According to a government release from last December:
Beginning in 2009, Sepero and Provenzano claimed to run a series of hedge funds in New Jersey, luring investors with the prospect of extraordinary profits in foreign currency trading.
The defendants made numerous misrepresentations and omissions to induce their victims to invest in “Pelt Capital,” “Caxton Capital Management,” “SP Investors Inc.,” and “CCP Pro Consulting, Inc.” Sepero and Provenzano claimed they owned and controlled a proprietary computer algorithm for trading foreign currencies; that they had used the algorithm to achieve returns of more than 170 percent in the prior two years; and that any investment funds would be highly liquid and could be withdrawn on days’ notice.
Relying on these and other misrepresentations, investors sent the defendants a total of more than $3.5 million. Sepero and Provenzano invested little or no money in foreign currency or any other investment vehicle, instead diverting the vast majority of victims’ investments to pay prior victims in Ponzi-scheme style and to finance extravagant personal expenditures.
The defendants furthered the scheme by emailing victims fake statements showing their principal had been invested in the foreign currency markets and was achieving substantial results.
Many of these e-mails were purportedly sent by an individual named “Mel Tannenbaum,” a
fictional character of Provenzano’s invention.

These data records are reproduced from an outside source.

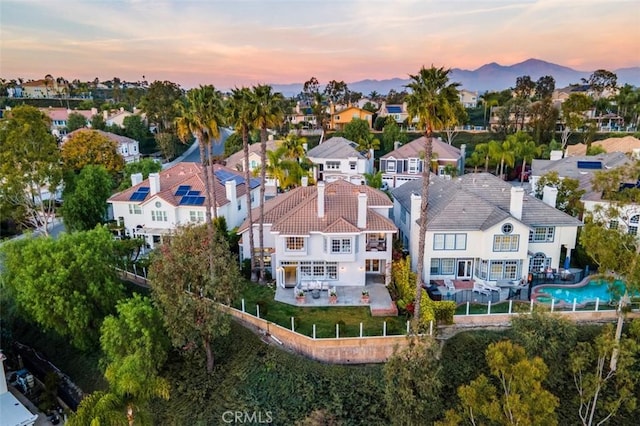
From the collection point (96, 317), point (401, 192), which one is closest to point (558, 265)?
point (401, 192)

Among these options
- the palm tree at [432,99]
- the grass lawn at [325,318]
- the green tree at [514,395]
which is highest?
the palm tree at [432,99]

The defendants also e-mailed to several investors “screen shots” of a computer-based trading program, which they claimed represented the investors’ funds being traded in the currency markets. In reality, the shots reflected trading in fictional accounts set up by the co-conspirators to dupe investors.
In the second alleged
scheme, Sepero “became acquainted with an elderly woman from New
Jersey with serious medical ailments,” Fishman said. “Sepero took charge of her annuity account, and convinced her to write checks to entities that Sepero controlled. Sepero promised to add the money to the
annuity account, but instead spent hundreds of thousands of dollars for his personal use.

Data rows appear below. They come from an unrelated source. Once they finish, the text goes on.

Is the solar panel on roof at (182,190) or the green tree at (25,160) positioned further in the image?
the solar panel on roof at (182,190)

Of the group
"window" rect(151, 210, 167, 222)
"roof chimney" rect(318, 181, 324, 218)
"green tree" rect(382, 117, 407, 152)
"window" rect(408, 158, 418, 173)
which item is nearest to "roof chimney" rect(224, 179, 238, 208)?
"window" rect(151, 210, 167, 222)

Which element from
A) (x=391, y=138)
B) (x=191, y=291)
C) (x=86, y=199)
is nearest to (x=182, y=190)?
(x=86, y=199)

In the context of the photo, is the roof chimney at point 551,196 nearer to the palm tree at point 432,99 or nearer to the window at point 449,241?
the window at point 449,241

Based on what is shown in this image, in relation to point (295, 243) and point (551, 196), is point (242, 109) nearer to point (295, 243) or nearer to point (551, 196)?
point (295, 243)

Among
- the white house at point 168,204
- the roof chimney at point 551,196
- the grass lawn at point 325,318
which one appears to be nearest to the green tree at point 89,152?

“Sepero perpetuated this fraud by opening accounts in the names of the victim’s family members without their authorization or consent. He also made numerous phone calls to the financial institution administering the annuity account, impersonating either the victim’s son or the victim’s late husband.”
To conceal his wrongoing, the U.S. Attorney said, Sepero gave the family a “wholly fraudulent statement for the annuity account,” which reflected a value of more than $750,000.

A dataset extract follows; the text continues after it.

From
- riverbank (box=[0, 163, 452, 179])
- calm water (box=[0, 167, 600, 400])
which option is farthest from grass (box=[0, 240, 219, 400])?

At the time Sepero created the fake account statement, the annuity was actually worth $16.57, Fishman said.
Fishman credited Special Agents of the FBI, and thanked the Commodity Futures Trading Commission’s New York Regional Office, for making the case, which is being prosecuted by Assistant U.S. Attorneys Christopher Kelly and Zach Intrater of Fishman’s Economic Crimes Unit and Evan Weitz of the Office’s Asset Forfeiture Unit in Newark.